Let $f $ be a real-valued function defined on a set $S \subseteq \R $.

$f $ is uniformly continuous on $S $ if

$$\forall \epsilon > 0, \exists \delta > 0\text{ s.t. }x, y \in S, \abs{ x - y } < \delta \implies \abs{ f(x) - f(y)} < \epsilon$$


We say $f$ is uniformly continuous if $f$ is uniformly continuous on $\dom{ f } $.

Note

It makes no sense to say a function is uniformly continuous at each point.

Theorem 19.2

If $f $ is continuous on a closed interval $[a, b] $, then $f $ is uniformly continuous on $[a, b] $.

Proof [expand]

Assume $f $ is not uniformly continuous on $[a, b] $. Then there exists $\epsilon > 0 $ such that for each $\delta > 0 $ the implication

$$\abs{ x - y } < \delta \implies \abs{ f(x) - f(y)} < \epsilon$$

fails.

That is,

$$\forall \delta > 0, \exists x, y \in [a, b], \abs{ x - y } < \delta \implies \abs{ f(x) - f(y)} \geq \epsilon $$

Thus, $\forall n \in \N, \exists x_n, y_n \in [a, b] $ s.t. $\abs{ x_n - y_n } < \frac{ 1 }{ n } \implies \abs{ f(x_n) - f(y_n)} \geq \epsilon $.

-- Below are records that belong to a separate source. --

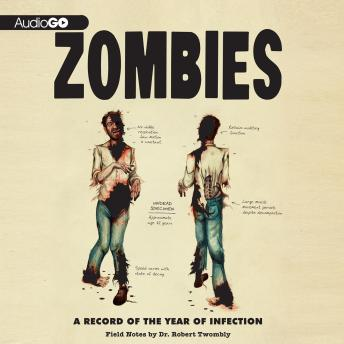 Download Zombies: A Record of the Year of Infection by Don Roff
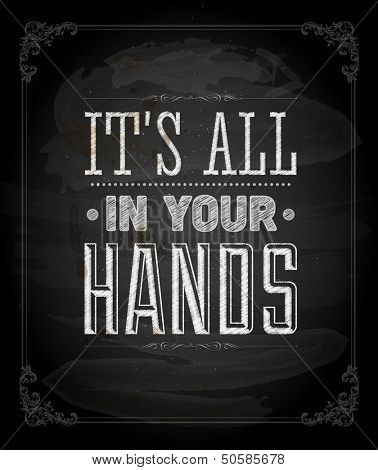 "Quote Typographical Background, vector design. ""It�¢�?�?s all in your hands"""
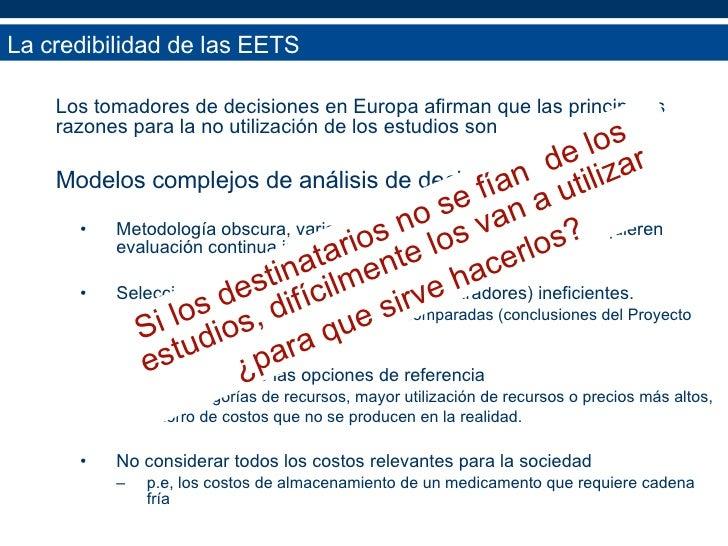 <ul><li>Los tomadores de decisiones en Europa afirman que las principales razones para la no utilización de los estudios s...
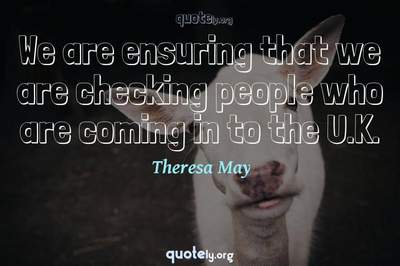 Photo Quote of We are ensuring that we are checking people who are coming in to the U.K.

By the Bolzano-Weierstrass Theorem a subsequence $(x_{n_k}) $ of $(x_n) $ converges.

Moreover, if $x_0 = \limu{ k}{\infty} x_{n_k}$ then $x_0$ belongs to $[a, b]$. Since $f$ is continuous at $x_0$.

We also have $x_0 = \limu{ k }{ \infty } y_{n_k}$.

We have

$$f(x_0) = \limu{ k }{ \infty } f(x_{n_k}) = \limu{ k }{ \infty } f(y_{n_k}) $$

so,

$$\limu{ k }{ \infty } [f(x_{n_k}) - f(y_{n_k})] = 0$$

Since $\abs{ f(x_{n_k}) - f(y_{n_k})} \geq \epsilon $ for all $k $, we have a contradiction. We conclude $f$ is uniformly continuous on $[a, b]$.

Note

A convergent sequence in $[a, b]$ converges to element in $[a,b] $.

Corollary 19.2

If $f $ is continuous on a closed and bounded set $S $, then $f $ is uniformly continuous on $S $.

Theorem 19.4

If $f$ is uniformly continuous on a set $S$ and $(s_n)$ is a Cauchy sequence in $S$, then $(f(s_n))$ is a Cauchy sequence.

Proof [expand]

Let $(s_n) $ be a Cauchy sequence in $S$ and let $\epsilon > 0 $. Since $f $ is uniformly continuous on $S $, there exists $\delta > 0 $ so that

$x, y \in S$ and $\abs{ x- y } < \delta \implies \abs{ f(x) - f(y)} < \epsilon$

Since $(s_n)$ is a Cauchy sequence, there exists $N $ so that

$m, n > N \implies \abs{ f(s_n) - f(s_m)} < \epsilon$

This proves $(f(s_n))$ is also a Cauchy sequence.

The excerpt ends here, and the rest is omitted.